The ultimate measure of quality is whether a physician has adequate dollars to pay for what he or she may deem necessary for a patient. Under the capitation system Blue Cross will continue, doctors argue there is not sufficient money.
The California Medical Association reported that eight of 10 physician groups are unable to meet four basic financial solvency indicators due to woefully inadequate capitation rates. If Blue Cross were really to put its money where its mouth is, it would agree to pay physician groups more for sick patients, so-called “risk-adjusted capitation.”
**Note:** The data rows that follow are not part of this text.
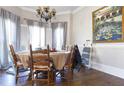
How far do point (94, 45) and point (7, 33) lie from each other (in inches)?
121

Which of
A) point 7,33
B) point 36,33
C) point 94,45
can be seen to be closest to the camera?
point 94,45

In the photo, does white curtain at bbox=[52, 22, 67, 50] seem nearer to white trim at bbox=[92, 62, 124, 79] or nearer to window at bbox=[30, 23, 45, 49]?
window at bbox=[30, 23, 45, 49]

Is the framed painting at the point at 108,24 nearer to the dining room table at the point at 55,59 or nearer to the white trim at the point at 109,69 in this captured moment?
the white trim at the point at 109,69

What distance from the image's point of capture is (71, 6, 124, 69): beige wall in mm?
3707

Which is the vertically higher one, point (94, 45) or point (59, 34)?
point (59, 34)

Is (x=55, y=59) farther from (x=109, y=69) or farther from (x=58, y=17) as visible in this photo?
(x=58, y=17)

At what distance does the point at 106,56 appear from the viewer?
14.0 ft

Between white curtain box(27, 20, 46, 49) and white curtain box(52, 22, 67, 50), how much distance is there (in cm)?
54

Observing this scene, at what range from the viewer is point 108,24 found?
4.07 metres

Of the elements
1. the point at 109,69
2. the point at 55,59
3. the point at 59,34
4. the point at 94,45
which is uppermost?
the point at 59,34

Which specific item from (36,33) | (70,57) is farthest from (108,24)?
(36,33)

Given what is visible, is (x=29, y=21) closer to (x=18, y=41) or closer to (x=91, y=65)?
(x=18, y=41)

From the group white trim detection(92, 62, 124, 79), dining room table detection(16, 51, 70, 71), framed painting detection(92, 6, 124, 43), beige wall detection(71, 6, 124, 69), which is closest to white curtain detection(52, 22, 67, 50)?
beige wall detection(71, 6, 124, 69)
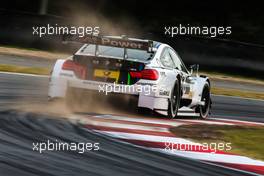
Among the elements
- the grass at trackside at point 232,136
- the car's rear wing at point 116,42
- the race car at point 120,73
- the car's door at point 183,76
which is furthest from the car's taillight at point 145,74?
the car's door at point 183,76

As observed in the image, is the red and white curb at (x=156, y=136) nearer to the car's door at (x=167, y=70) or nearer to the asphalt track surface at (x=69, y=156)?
the asphalt track surface at (x=69, y=156)

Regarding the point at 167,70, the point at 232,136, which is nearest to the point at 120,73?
the point at 167,70

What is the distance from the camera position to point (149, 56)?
10.8 meters

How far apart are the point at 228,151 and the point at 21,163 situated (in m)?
3.24

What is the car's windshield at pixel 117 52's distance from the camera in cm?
1066

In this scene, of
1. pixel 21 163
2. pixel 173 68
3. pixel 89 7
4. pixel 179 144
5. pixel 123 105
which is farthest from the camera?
pixel 89 7

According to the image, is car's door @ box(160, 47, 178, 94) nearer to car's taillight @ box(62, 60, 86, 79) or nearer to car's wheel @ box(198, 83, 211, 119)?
car's taillight @ box(62, 60, 86, 79)

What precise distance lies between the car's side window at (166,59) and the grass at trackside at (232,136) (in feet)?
3.45

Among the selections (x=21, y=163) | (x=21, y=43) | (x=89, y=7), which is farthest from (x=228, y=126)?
Answer: (x=89, y=7)

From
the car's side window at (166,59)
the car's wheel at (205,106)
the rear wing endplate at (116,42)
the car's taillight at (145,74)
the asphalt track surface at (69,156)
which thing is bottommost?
the asphalt track surface at (69,156)

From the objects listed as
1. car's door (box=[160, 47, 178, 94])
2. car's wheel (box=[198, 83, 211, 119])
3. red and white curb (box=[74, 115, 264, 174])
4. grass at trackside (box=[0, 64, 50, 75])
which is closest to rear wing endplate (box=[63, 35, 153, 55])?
car's door (box=[160, 47, 178, 94])

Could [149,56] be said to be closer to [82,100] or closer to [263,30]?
[82,100]

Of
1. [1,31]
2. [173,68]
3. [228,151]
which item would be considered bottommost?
[228,151]

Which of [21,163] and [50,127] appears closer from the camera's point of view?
[21,163]
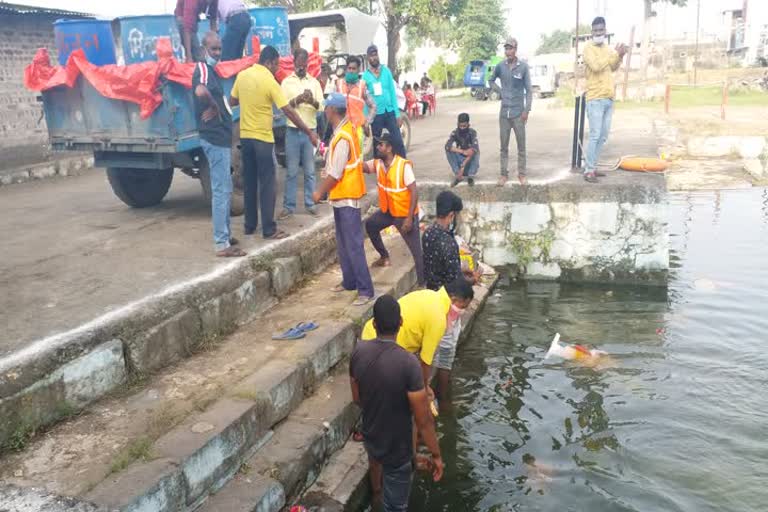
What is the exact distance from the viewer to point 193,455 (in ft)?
10.6

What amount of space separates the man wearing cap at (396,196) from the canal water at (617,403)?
142 cm

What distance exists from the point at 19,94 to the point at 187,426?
1034 cm

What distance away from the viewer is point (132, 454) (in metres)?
3.21

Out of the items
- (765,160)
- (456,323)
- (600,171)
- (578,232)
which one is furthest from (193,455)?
(765,160)

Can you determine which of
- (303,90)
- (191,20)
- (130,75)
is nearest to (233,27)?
(191,20)

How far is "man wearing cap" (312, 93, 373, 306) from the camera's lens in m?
5.07

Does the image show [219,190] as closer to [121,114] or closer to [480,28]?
[121,114]

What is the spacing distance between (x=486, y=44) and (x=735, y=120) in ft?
94.1

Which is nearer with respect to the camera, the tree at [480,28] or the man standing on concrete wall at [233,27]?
the man standing on concrete wall at [233,27]

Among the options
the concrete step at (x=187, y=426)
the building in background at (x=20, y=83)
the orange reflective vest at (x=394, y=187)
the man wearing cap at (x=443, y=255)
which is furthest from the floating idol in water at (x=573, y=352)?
the building in background at (x=20, y=83)

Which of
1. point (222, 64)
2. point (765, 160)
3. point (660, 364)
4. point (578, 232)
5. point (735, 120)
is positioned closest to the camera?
point (660, 364)

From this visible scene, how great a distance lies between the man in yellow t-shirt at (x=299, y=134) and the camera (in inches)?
280

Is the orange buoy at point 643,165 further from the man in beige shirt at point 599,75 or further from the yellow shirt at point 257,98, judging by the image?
the yellow shirt at point 257,98

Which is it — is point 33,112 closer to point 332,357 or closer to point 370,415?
point 332,357
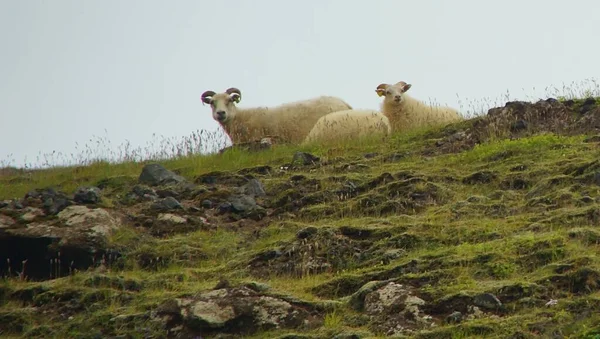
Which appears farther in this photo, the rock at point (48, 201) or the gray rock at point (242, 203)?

At a press conference in San Francisco, Blue Cross officials said the company is not moving to such a system and also admitted that only capitated HMO physicians would be receiving the bonus, not doctors in preferred provider option plans who actually receive a discounted fee for every service. In other words, only those doctor groups that already have a great financial incentive to limit treatment for patients will receive a small bonus for patient satisfaction and other indicators deemed to reflect quality by the physician group.
Patient satisfaction surveys themselves are often based more on perception than substance. They typically reflect factors such as whether a doctor is congenial or remembers your name, not whether the physician is telling you everything you need to know.
Such surveys are part of a larger effort by the HMO industry to appear more customer-service oriented, but patients are more than customers. For one, I would much prefer to have a nerdish doctor who provides ready referrals in the interest of caution than a smiling physician who remembers my name and tells me not to worry, playing the odds that nothing is wrong.
The reality is that few patients in the HMO system are in need of intensive treatment at any given time, and most barely access the system. Blue Cross will survey this larger population of patients who have minimal contacts with the HMO system rather than focus on the chronically ill to determine patient satisfaction.
Surveys have consistently proven, however, that the well are satisfied with their HMO doctors, since they rarely use them. It’s only the sick and chronically ill who have real complaints.
While some doctors may spend more time on preventive health indicators due to the bonus plan, the real measure of healthy quality is health outcomes, such as how well cardiac patients fare. That is primarily determined by how much money an HMO gives doctors to treat them from the premiums they receive.
Twenty-three cents of every premium dollar received by Blue Cross of California is spent on corporate overhead and profit rather than being directed to patient care. If Blue Cross really wanted to help patients, it would bring that overhead cost way down.
A patients’ bill of rights would help to do that by holding HMOs liable for their denials of promised, medically necessary treatment. Few things compel an HMO to put more money toward patient care than the fear that it could lose money in a court room by not doing so.
Experience has shown that the legal obligation under the law to provide high quality health care is far more meaningful than voluntary industry programs that purport to do so.